Lá os guardas do parque disseram que não poderiam levar-me de volta ao Chile. Nesse momento Bolívia e Chile enfrentam graves problemas diplomáticos envolvendo as fronteiras.
Por sorte um senhor que por ali passava disse que me levaria se eu pagasse a viagem. Juntou-se a nós um dos guardas do parque.
Deixamos o parque duas horas depois do acidente e fui levado de volta para San Pedro de Atacama na mais dolorida viagem de minha vida.
Meus pertences foram colocados no carro e ao chegar ao posto de saúde pedi que fossem ao hotel aonde havia ficado hospedado entregar minhas coisas.
Já estava na ambulância que me levaria a Calama quando chegou Idiana a proprietária do hotel.
Tão logo soube do acidente correu ao posto de saúde.
Pegou na minha mão e disse. “ Vão levá-lo a um hospital público em Calama mas você tem que sair de lá pois senão você morre. Falarei com amigos que estarão esperando por você em Calama e vão levá-lo a outro hospital, não se preocupe”.
Cheguei ao hospital lá pelas três e meia da tarde e logo chegaram os amigos de Idiana, Juan e Evelin que ao meu lado ficaram.
Enquanto estive no hospital Dr.Carlos Cisternas tinha duas preocupações. Avisar em casa que estava bem antes que soubessem por terceiros e se assustassem e manter-me consciente o tempo todo.
Conseguiram uma ambulância e fui transferido para o Hospital del Cobre
Já passava das cinco quando fui finalmente atendido.

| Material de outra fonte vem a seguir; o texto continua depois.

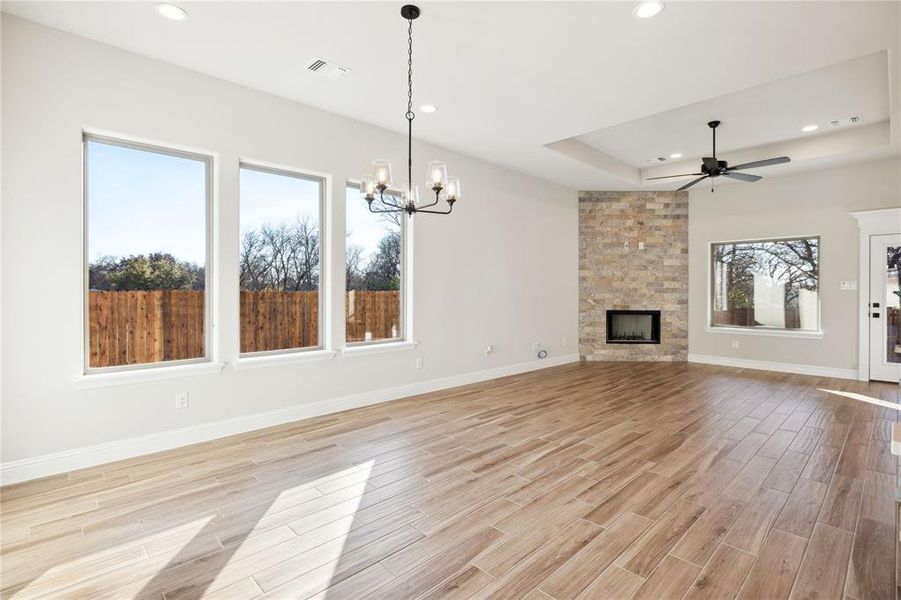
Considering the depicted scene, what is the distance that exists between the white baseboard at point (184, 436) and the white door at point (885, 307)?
5944 millimetres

Constataram inicialmente três costelas quebradas e uma hemorragia no pulmão.
Posteriormente mais duas costelas quebradas e o rompimento do ligamento acromioclavicular no ombro.
Foram dias de muita dor e solidão apesar do carinho de Juan e Evelin e das mensagens diárias de Idiana e de Alberto seu marido.
Lena recém operada não pode viajar até quinta feira quando finalmente chegou a Calama.
Fui tratado com atenção e carinho por todos da equipe médica o que em muito ajudou na minha recuperação.
Hoje, recebi alta e aguardo ansiosamente o momento de voltar ao Brasil e rever pessoas tão queridas.
Alguns ossos quebrados e a carne machucada não foram suficientes para abalar meus sonhos que continuam intactos.
Porém os sonhos terão que esperar um pouco pois antes tenho que operar o ombro e novamente preparar meu corpo para as novas aventuras.